Ninguna. Es más, no acabo de comprender del todo la oración en español: ¿qué quiere decir tu oración?

Aquí te pongo unos ejemplos para la frase "ist sehr wichtig ...":

Die(se) Arbeit ist sehr wichtig für mich. 
Das/sie ist sehr wichtig für mich. 
Das ist sehr wichtig für meine Arbeit.
Das ist sehr wichtig, um hier arbeiten zu können.
Das ist sehr wichtig, um einen Job zu bekommen.
Das ist sehr wichtig zu wissen, um diesen Job zu
Eine abgeschlossene Ausbildung ist sehr wichtig, um sich beruflich weiter zu entwickeln.

Bei einer Berufsausbildung ist es sehr wichtig, selbst zu arbeiten und andere arbeiten zu sehen.

Es ist sehr wichtig zu arbeiten (= arbeiten gehen, einen Job haben), um seine persönliche Erfüllung zu finden.

Saludos,


----------



## JaviLuki

Hola, puede que la frase que he escrito no sea muy precisa. Lo que ocurre es que "zu" y "für" significan "para" en español.
Usamos en español "para", en casos como:

Necesitas dinero *para* comprar. *(Finalidad = Comprar)*
Du brauchst Geld *(zu/für)* kaufen.

La comida es *para* mí. *(Destino = Mí [YO])*
Das Essen ist *(zu/für)* mich.

En ambos casos usamos "para". Pero esta palabra sirve como para *expresar finalidad* o *expresar destino (a quién o qué*).
Entonces, la pregunta es: ¿En qué caso se usa "zu" y en qué caso se usa "für"? ¿Para una finalidad o para un destino?

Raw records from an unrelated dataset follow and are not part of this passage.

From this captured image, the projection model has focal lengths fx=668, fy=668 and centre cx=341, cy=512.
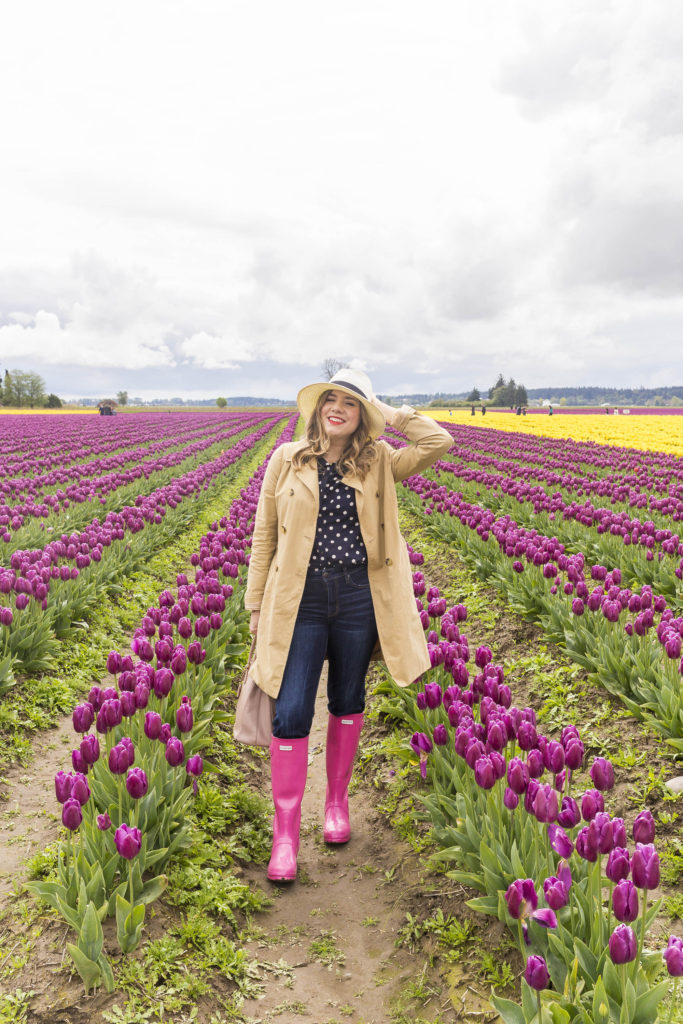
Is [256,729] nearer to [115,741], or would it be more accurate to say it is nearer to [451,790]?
[115,741]

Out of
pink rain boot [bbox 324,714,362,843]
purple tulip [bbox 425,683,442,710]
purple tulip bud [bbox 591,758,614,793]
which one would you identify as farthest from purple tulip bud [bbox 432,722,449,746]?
purple tulip bud [bbox 591,758,614,793]

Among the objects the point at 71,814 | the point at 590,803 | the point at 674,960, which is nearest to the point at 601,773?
the point at 590,803

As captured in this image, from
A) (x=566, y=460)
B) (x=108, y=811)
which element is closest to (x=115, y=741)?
(x=108, y=811)

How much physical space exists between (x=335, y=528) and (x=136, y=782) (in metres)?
1.61

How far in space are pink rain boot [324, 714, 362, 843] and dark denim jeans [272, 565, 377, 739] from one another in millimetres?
286

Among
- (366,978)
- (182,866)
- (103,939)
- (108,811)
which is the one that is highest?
(108,811)

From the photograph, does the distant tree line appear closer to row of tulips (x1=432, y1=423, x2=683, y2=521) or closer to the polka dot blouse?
row of tulips (x1=432, y1=423, x2=683, y2=521)

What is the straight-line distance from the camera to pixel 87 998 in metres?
2.59

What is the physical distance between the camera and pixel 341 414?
362cm

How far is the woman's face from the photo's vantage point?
3.62 m

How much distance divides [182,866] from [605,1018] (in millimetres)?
2127

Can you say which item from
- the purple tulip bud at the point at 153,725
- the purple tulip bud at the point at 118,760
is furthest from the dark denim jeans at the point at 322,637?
the purple tulip bud at the point at 118,760

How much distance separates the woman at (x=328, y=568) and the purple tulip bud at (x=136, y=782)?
0.80m

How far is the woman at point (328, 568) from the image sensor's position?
11.9 feet
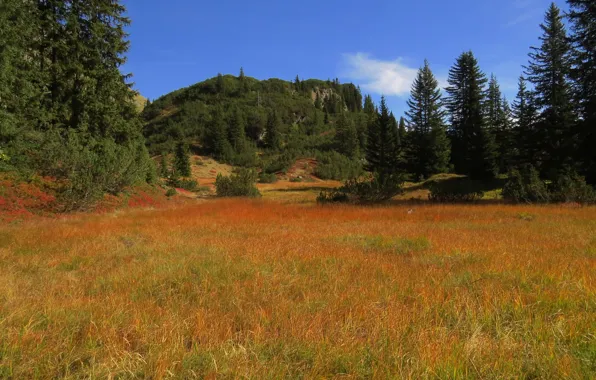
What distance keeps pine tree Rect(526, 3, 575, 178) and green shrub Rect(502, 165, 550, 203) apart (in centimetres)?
734

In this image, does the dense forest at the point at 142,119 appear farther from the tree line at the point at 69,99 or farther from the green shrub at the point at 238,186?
the green shrub at the point at 238,186

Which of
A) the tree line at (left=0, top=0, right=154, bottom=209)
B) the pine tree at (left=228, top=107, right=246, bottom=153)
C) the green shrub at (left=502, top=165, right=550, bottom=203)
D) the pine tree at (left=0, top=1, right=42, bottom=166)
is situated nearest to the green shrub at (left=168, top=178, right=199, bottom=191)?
the tree line at (left=0, top=0, right=154, bottom=209)

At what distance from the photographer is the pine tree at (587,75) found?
18.7 metres

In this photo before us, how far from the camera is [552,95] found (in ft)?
88.4

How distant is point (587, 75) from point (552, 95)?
9.27m

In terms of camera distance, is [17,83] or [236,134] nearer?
[17,83]

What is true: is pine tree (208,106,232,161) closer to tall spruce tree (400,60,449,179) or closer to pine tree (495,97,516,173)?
tall spruce tree (400,60,449,179)

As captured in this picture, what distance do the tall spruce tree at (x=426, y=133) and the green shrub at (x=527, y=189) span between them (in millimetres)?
20133

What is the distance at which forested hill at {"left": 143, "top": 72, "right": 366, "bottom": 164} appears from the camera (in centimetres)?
7994

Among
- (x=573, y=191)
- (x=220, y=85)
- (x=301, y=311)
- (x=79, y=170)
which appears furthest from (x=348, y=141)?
(x=301, y=311)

Espero que se haya entendido. PD: Por cierto ¿Para que sirve "um"?
Gracias.


----------



## kunvla

_para_ + infinitivo = _um_ (...) _zu_ + Infinitiv: Ich brauche Geld, um einkaufen gehen zu können.

_para_ + sustantivo o pronombre = _für_ + Substantiv oder Pronomen: Das Essen hier ist für dich, und das da ist für die Katze.

Saludos,


----------



## JaviLuki

kunvla said:


> _para_ + infinitivo = _um_ (...) _zu_ + Infinitiv: Ich brauche Geld, um einkaufen gehen zu können.
> 
> _para_ + sustantivo o pronombre = _für_ + Substantiv oder Pronomen: Das Essen hier ist für dich, und das da ist für die Katze.
> 
> Saludos,


Muchas Gracias! Danke!


----------



## kunvla

Con los verbos sustantivados también se pueden usar —dependiendo del predicado de la oración— tanto _zu_, _zum_ como _für_, _fürs_:

Nehmen Sie sich mehr Zeit _fürs Einkaufen_.
Man muss heute _zum Einkaufen_ das Haus nicht mehr verlassen.
_Zum Einkaufen_ gehen die Deutschen gerne „in die Stadt“.
Allerdings braucht er deutlich mehr Zeit _fürs Einkaufen_ und _Kochen_, als ich _für das Aufräumen_ danach.

Saludos,


----------



## Tonerl

Una posibilidad más:
Allerdings braucht er deutlich mehr Zeit _für das Einkaufen_ und _Kochen_, als ich _fürs Aufräumen_ danach.


----------



## kunvla

Tonerl said:


> Una posibilidad más:
> Allerdings braucht er deutlich mehr Zeit _für das Einkaufen_ und _Kochen_, als ich _fürs Aufräumen_ danach.



Saludos,


----------